Secondly: In the drawings of the embodiments disclosed in the present utility model, only the structures related to the embodiments disclosed in the present utility model are involved, and other structures can refer to the general design. In the absence of conflict, the same embodiment and different embodiments of the present utility model can be combined with each other;

Finally: The above description is only a preferred embodiment of the present utility model and is not intended to limit the present utility model. Any modifications, equivalent substitutions, improvements, etc. made within the spirit and principles of the present utility model should be included in the protection scope of the present utility model.

The above are all preferred embodiments of the present application, and the protection scope of the present application is not limited thereto. Therefore, any equivalent changes made according to the structure, shape, and principle of the present application should be included in the protection scope of the present application.

Claims (5)

1. The utility model provides a high voltage direct current relay, includes casing (1), its characterized in that: the utility model discloses a high-voltage power supply device, including casing (1), connecting piece (4) of upper surface fixedly connected with of casing (1), the upper surface of casing (1) passes through connecting piece (4) fixedly connected with ceramic cover (5), all fixedly connected with stationary contact mechanism (6) in upper surface both sides of ceramic cover (5), spout (14) have been seted up to inside one side of stationary contact mechanism (6), limit groove (15) have all been seted up to inside of stationary contact mechanism (6) corresponding spout (14) both sides, inside one side sliding connection of limit groove (15) has stopper (16), inside one side fixedly connected with spring (13) of stationary contact mechanism (6), the inside of stationary contact mechanism (6) is passed through spring (13) spout (14) and two stopper (16) sliding connection has connecting rod (17).

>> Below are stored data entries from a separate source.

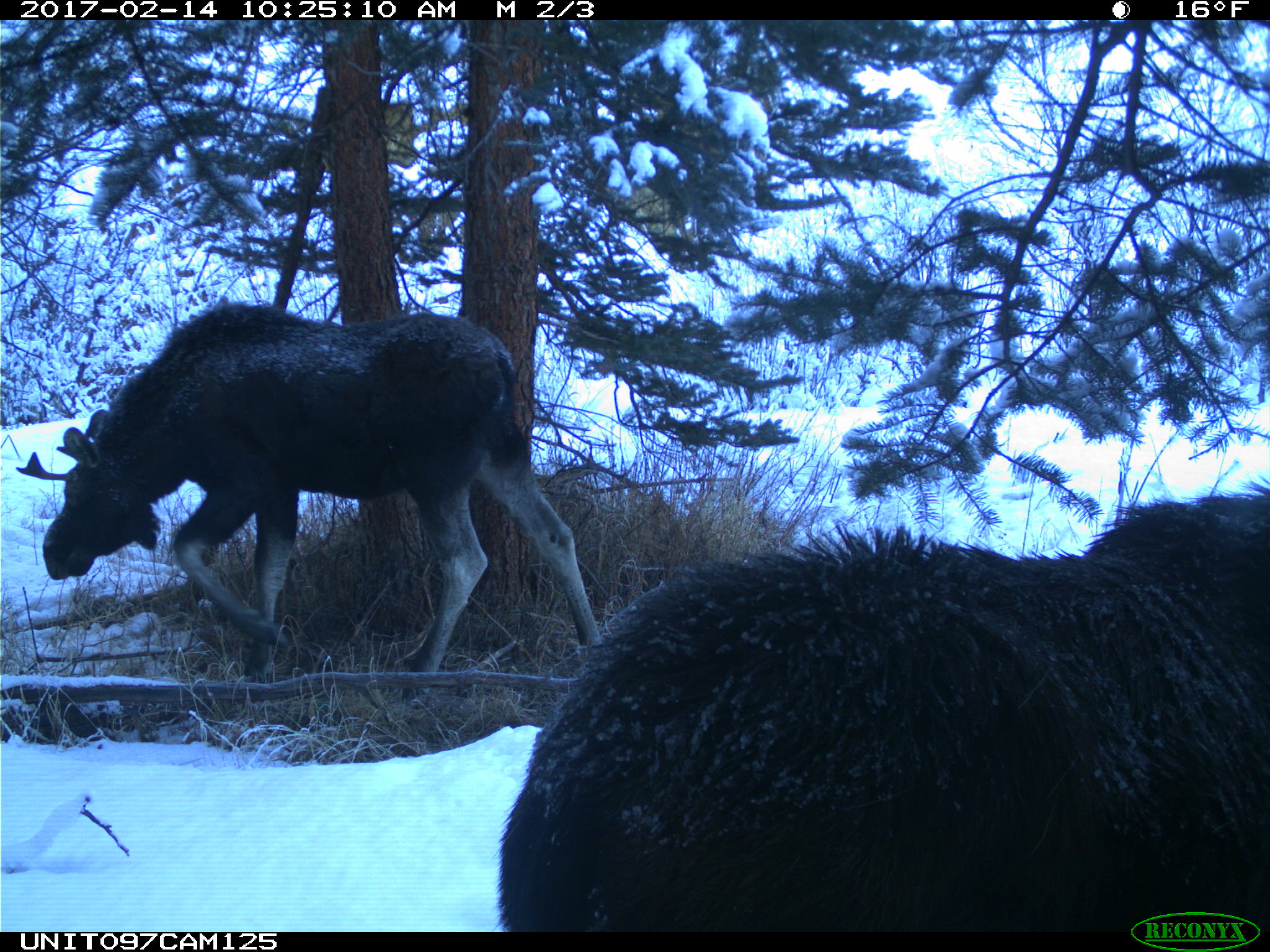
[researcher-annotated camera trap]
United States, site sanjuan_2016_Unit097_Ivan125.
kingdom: Animalia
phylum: Chordata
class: Mammalia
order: Artiodactyla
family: Cervidae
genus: Alces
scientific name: Alces alces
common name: moose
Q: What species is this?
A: Alces alces (moose).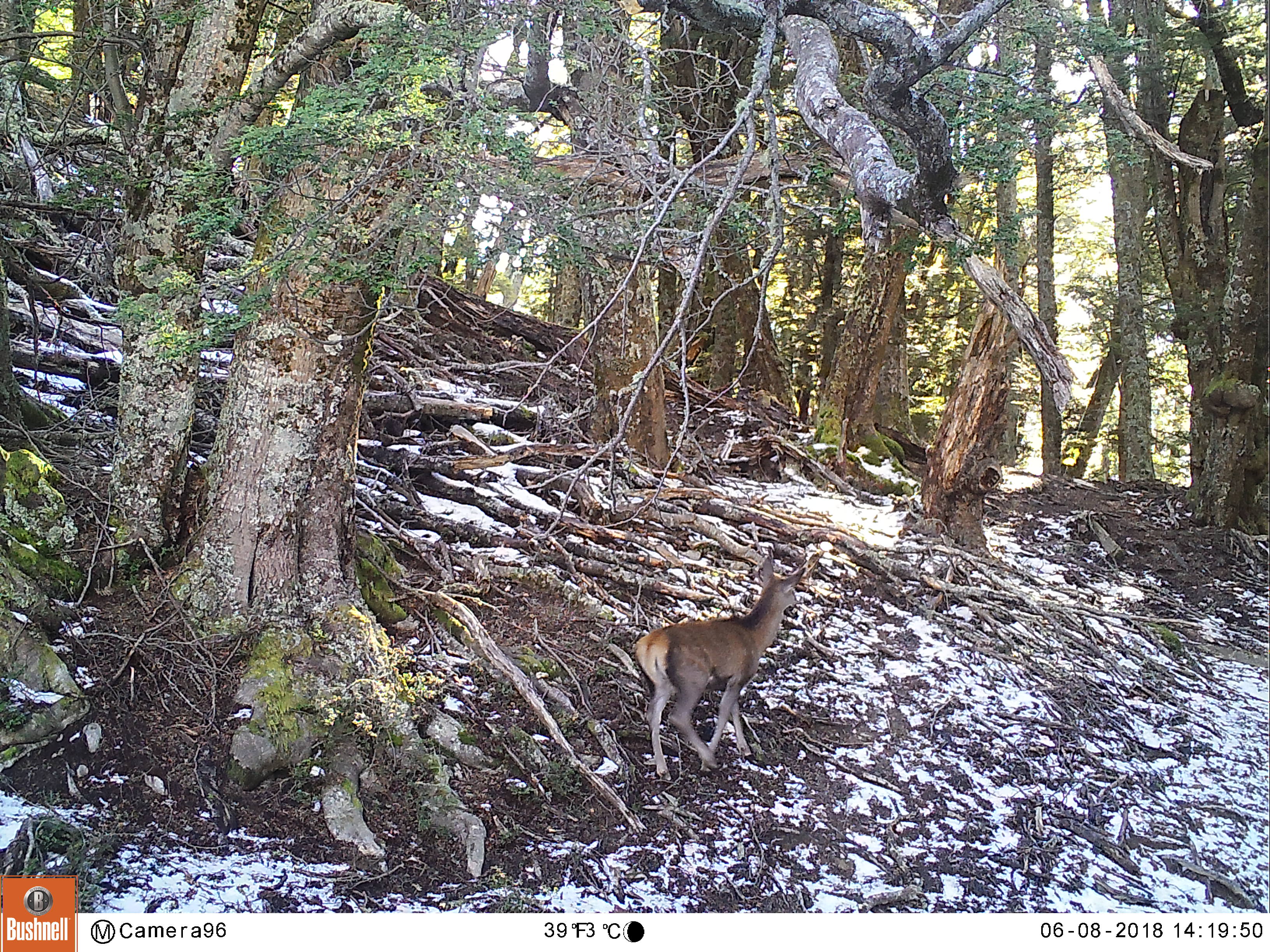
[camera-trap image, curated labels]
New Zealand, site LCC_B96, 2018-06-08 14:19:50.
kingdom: Animalia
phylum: Chordata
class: Mammalia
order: Artiodactyla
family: Cervidae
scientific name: Cervidae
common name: deer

2. A high voltage dc relay according to claim 1, wherein: one side of the connecting rod (17) is fixedly connected with a fixed block (11), and one side of the lower surface of the fixed block (11) is fixedly connected with a conductive contact (12).

3. A high voltage dc relay according to claim 1, wherein: the coil is characterized in that one side of the interior of the shell (1) is fixedly connected with a coil body (7), and a connecting ring (8) is fixedly connected to the center of the upper surface of the coil body (7).

4. A high voltage dc relay according to claim 3, wherein: the upper surface of the coil body (7) is fixedly connected with a conductive column (9) through the connecting ring (8), and both sides of the outer wall of the conductive column (9) are fixedly connected with movable contacts (10).

5. A high voltage dc relay according to claim 1, wherein: the novel portable electronic device is characterized in that a first locating plate (2) is fixedly connected to one side of the outer wall of the shell (1), and a second locating plate (3) is fixedly connected to one side of the outer wall of the shell (1) corresponding to the first locating plate (2).